(Beginning of GIVEN PASSAGE)

There are so many false statements and assumptions in the first half of this article that I just gave up on it.
The YouGov survey questions about people’s views on benefits are deliberately skewed to get the answers wanted. There is nothing “contradictory” about the public’s attitude to benefits. Or benefit fraud.
Austerity, swingeing cuts, cruel, … buzzword bingo card completed here.
In any case, Labour has been the party of benefit claimants (and almost anyone else dependent on the state – except pensioners) for a long time now. Which is fair enough – everyone deserves to be represented in Parliament. They can bleat on all they like about “working people”, but no amount of triangulation or obfuscation/word salad is going to fool anyone. And no one’s listening to their poodle media any more.
Labour’s real problem is that it doesn’t actually have broad and solid support. It won by default with an unstable coalition of support that cannot last reality checking.
The Tories are the failures on Benefits crackdown, they increased benefits rather than crackdown on them.
They have left a massive mess for a Labour Govt to deal with, what an indictment of the Tory party.
Funny starmer didnt mention this in his manifesto then ?

(End of GIVEN PASSAGE)

TO DO: Could you continue the comments on Labour, the Tories and benefits, starting after the last line shown?

(Beginning of EXCERPTED DATA)

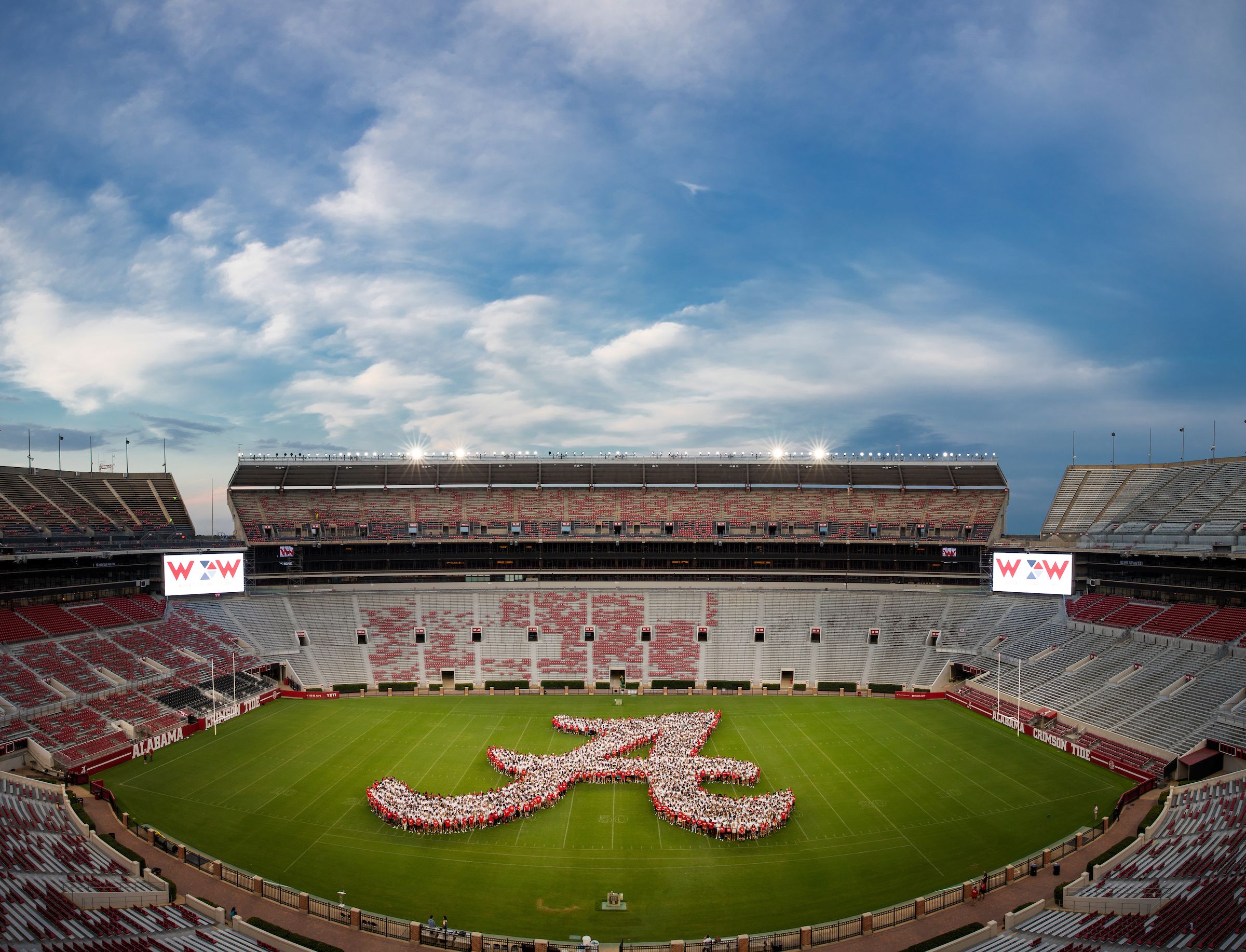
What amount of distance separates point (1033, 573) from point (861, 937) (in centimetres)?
3736

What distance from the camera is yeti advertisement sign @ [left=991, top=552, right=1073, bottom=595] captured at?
48.8 meters

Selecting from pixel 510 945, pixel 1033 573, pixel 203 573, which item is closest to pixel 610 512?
pixel 203 573

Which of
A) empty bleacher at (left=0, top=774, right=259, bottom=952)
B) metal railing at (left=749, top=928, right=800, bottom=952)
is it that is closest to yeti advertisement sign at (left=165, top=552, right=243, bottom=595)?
empty bleacher at (left=0, top=774, right=259, bottom=952)

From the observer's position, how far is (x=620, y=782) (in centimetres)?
3250

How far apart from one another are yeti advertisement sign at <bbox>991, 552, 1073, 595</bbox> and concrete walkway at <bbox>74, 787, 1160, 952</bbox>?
84.6 feet

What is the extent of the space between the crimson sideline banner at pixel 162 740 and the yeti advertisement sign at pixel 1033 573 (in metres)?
52.2

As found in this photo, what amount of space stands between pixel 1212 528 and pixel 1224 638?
9362mm

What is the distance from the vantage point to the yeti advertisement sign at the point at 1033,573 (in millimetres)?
48812

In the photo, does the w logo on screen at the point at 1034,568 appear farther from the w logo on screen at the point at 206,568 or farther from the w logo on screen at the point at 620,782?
the w logo on screen at the point at 206,568

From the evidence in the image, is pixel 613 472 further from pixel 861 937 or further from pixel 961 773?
pixel 861 937

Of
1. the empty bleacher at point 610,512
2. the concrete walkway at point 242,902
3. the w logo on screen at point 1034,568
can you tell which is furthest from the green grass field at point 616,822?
the empty bleacher at point 610,512

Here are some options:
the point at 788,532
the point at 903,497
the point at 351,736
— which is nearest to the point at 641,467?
the point at 788,532

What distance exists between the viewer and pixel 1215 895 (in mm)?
17203

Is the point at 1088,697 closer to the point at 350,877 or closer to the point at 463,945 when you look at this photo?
the point at 463,945
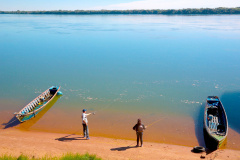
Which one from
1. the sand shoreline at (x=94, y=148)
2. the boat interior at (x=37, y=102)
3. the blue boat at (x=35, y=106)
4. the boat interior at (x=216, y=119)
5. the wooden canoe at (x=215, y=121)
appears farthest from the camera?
the boat interior at (x=37, y=102)

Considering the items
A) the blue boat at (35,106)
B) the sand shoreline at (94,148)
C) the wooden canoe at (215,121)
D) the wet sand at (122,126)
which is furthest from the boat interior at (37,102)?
the wooden canoe at (215,121)

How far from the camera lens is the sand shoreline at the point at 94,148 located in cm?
1065

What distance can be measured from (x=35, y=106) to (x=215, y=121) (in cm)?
1342

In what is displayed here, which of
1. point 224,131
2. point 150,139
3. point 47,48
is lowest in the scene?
point 150,139

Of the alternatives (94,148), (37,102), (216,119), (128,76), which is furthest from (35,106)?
(216,119)

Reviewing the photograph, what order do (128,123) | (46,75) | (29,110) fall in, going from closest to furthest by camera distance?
(128,123)
(29,110)
(46,75)

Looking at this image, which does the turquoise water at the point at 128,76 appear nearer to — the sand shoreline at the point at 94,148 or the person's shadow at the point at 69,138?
the person's shadow at the point at 69,138

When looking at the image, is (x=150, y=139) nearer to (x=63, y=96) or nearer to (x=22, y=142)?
(x=22, y=142)

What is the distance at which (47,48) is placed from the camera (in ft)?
137

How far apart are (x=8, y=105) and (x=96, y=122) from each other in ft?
26.5

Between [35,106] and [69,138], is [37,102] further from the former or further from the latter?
[69,138]

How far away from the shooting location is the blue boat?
15506mm

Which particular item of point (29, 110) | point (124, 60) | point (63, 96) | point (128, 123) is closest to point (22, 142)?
point (29, 110)

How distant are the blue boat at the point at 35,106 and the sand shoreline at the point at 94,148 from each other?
1.75m
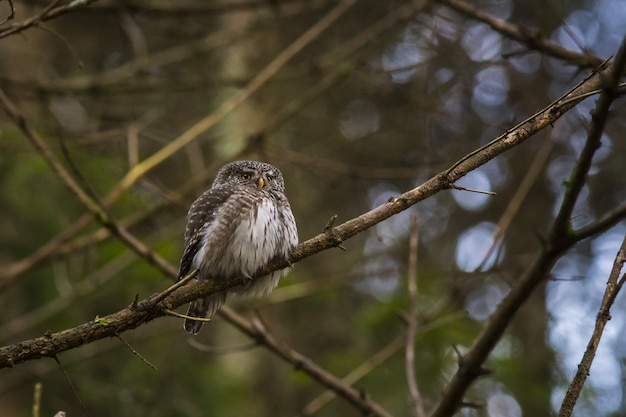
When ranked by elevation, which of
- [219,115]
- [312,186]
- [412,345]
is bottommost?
[412,345]

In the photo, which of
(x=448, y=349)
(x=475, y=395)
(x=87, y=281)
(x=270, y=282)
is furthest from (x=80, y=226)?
(x=475, y=395)

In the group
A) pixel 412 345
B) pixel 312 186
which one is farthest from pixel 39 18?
pixel 312 186

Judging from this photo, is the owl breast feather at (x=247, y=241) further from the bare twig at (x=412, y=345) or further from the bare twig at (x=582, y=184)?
the bare twig at (x=582, y=184)

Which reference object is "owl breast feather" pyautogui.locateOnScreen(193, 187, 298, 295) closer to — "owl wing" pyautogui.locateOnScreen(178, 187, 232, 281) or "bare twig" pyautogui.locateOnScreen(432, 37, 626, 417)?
"owl wing" pyautogui.locateOnScreen(178, 187, 232, 281)

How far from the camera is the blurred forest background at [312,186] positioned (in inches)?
254

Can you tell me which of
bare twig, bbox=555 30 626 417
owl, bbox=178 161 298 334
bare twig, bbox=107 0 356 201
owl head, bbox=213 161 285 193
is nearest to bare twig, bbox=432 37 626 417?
bare twig, bbox=555 30 626 417

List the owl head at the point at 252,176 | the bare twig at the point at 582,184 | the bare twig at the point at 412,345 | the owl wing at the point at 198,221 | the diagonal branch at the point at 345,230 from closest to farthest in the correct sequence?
the bare twig at the point at 582,184 → the diagonal branch at the point at 345,230 → the bare twig at the point at 412,345 → the owl wing at the point at 198,221 → the owl head at the point at 252,176

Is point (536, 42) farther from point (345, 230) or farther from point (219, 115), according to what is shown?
point (219, 115)

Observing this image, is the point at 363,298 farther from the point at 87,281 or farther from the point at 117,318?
the point at 117,318

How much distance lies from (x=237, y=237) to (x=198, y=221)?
503mm

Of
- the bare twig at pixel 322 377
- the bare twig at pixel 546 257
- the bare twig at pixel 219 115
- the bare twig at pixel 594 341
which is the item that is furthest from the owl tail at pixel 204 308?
the bare twig at pixel 594 341

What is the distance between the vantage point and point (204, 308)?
207 inches

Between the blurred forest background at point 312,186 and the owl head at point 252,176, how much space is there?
566mm

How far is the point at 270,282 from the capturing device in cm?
511
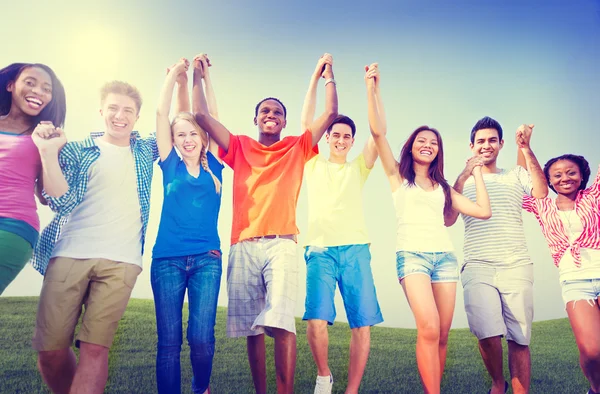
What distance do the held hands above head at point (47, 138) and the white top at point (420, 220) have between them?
2510mm

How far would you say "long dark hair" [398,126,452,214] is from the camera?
379 cm

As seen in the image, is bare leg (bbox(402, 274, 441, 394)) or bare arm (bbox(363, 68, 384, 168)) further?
bare arm (bbox(363, 68, 384, 168))

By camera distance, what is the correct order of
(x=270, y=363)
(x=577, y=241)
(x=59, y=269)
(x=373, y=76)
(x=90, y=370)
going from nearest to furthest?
1. (x=90, y=370)
2. (x=59, y=269)
3. (x=373, y=76)
4. (x=577, y=241)
5. (x=270, y=363)

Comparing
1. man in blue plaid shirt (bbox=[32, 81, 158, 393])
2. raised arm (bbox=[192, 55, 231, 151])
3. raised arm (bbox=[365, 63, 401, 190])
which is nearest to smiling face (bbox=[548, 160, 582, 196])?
raised arm (bbox=[365, 63, 401, 190])

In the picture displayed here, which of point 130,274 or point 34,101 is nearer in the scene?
point 130,274

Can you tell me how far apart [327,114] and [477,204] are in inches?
57.0

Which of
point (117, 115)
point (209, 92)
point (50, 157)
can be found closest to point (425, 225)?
point (209, 92)

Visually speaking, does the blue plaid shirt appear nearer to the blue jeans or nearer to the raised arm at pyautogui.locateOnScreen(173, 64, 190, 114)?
the blue jeans

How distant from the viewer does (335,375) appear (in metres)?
5.07

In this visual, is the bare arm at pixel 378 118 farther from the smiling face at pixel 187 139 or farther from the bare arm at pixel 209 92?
the smiling face at pixel 187 139

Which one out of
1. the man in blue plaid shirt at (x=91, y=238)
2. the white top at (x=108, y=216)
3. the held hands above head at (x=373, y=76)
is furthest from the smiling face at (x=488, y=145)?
the white top at (x=108, y=216)

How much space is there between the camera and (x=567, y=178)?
161 inches

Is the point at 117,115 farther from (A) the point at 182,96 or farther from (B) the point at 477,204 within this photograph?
(B) the point at 477,204

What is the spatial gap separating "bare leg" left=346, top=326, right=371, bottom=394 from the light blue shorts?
0.22 ft
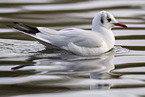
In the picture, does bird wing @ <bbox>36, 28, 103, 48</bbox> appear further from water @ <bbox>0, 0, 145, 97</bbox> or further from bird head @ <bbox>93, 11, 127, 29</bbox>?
bird head @ <bbox>93, 11, 127, 29</bbox>

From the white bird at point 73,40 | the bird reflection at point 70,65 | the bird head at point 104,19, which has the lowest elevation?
the bird reflection at point 70,65

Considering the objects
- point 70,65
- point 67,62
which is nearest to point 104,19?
point 67,62

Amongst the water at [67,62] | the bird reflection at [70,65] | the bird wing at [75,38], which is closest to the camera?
the water at [67,62]

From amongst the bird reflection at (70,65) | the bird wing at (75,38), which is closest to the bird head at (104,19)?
the bird wing at (75,38)

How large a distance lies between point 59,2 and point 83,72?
263 inches

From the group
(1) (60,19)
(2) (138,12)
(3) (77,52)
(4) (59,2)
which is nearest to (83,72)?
(3) (77,52)

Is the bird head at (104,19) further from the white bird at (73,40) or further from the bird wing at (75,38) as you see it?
the bird wing at (75,38)

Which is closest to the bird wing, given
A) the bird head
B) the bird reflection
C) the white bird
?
the white bird

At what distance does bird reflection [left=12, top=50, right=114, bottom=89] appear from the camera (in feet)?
21.7

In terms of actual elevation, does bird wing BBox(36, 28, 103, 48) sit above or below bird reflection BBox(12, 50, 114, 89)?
above

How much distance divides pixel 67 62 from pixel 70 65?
0.78ft

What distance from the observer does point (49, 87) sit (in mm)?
5879

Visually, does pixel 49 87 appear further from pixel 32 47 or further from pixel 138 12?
pixel 138 12

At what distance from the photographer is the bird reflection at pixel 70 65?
662 cm
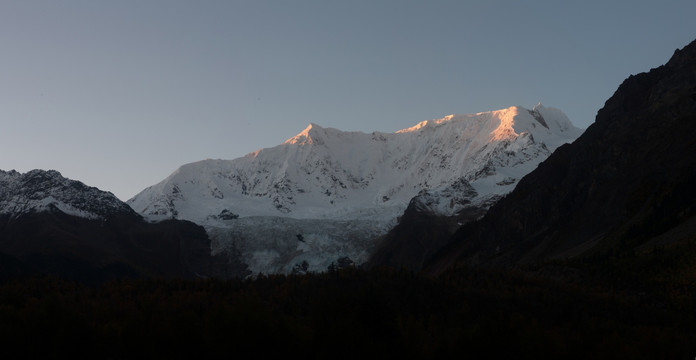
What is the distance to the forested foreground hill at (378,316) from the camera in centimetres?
9012

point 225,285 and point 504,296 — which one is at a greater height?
point 225,285

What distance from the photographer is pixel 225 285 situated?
168500mm

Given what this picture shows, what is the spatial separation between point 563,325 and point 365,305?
1532 inches

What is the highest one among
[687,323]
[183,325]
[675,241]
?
[183,325]

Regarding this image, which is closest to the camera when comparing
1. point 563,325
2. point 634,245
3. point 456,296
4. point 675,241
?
point 563,325

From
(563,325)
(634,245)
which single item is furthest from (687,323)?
(634,245)

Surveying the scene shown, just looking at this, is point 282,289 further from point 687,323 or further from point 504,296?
point 687,323

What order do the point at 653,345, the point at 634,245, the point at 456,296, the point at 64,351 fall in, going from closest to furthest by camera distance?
the point at 64,351 → the point at 653,345 → the point at 456,296 → the point at 634,245

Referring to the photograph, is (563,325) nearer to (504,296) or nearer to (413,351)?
(504,296)

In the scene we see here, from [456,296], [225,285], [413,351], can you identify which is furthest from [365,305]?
[225,285]

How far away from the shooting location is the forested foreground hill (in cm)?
9012

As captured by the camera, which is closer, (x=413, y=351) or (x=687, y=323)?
(x=413, y=351)

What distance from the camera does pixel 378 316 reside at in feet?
330

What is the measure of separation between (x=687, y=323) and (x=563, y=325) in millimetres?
20676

(End of EXCERPTED DATA)

ANSWER SPACE:
The problem isn’t really that benefits are too high, as in most cases many would struggle to get by on much less (yeas there are exceptions, but most beneficiaries aren’t living the life of Riley).
It’s the fact that wages are so low and stagnant that for those at the bottom there’s little point in working
Why pray is that
Numerous reasons, immigration being a big one
The main one
with a minimum wage of over £12 that makes the annual minimum wage for a 40 hr week with normal paid holidays over £25, 000 a year.
Problem is the taxes on that are around £4000.
But the killer is housing costs. These are so high that someone on quite modest benefits can be much better off with housing allowances.
So the worker pays for his rent and council tax out of his net £21000. And then pays to get to work – needs a car or similar. The net effect is he gets around £1000 a month for 40 hours net.
The chap on benefits and housing allowance isnt that much worse off .
‘In July’s general election, Labour picked up plenty of votes from the Right’. Is that actually correct? They got 33.7% of the vote on a low turnout. I thought they won by default because many of the ‘Right’ sat on their hands or voted for Reform. It makes me distrust all the rest of the analysis in this article
The specific issue is Sickness benefit rather than Benefits per se. The way the Tories ran the system it encouraged more into sickness benefit than job seekers. That needs a correction both for the health of the nation and for the health of many of the recipients who end up in the classic poverty-trap where they are encouraged to perpetuate a degree of learned helplessness. Improving the pay of the low paid was part of the thinking on encouraging work and reducing the trap, but it alone is not a panacea.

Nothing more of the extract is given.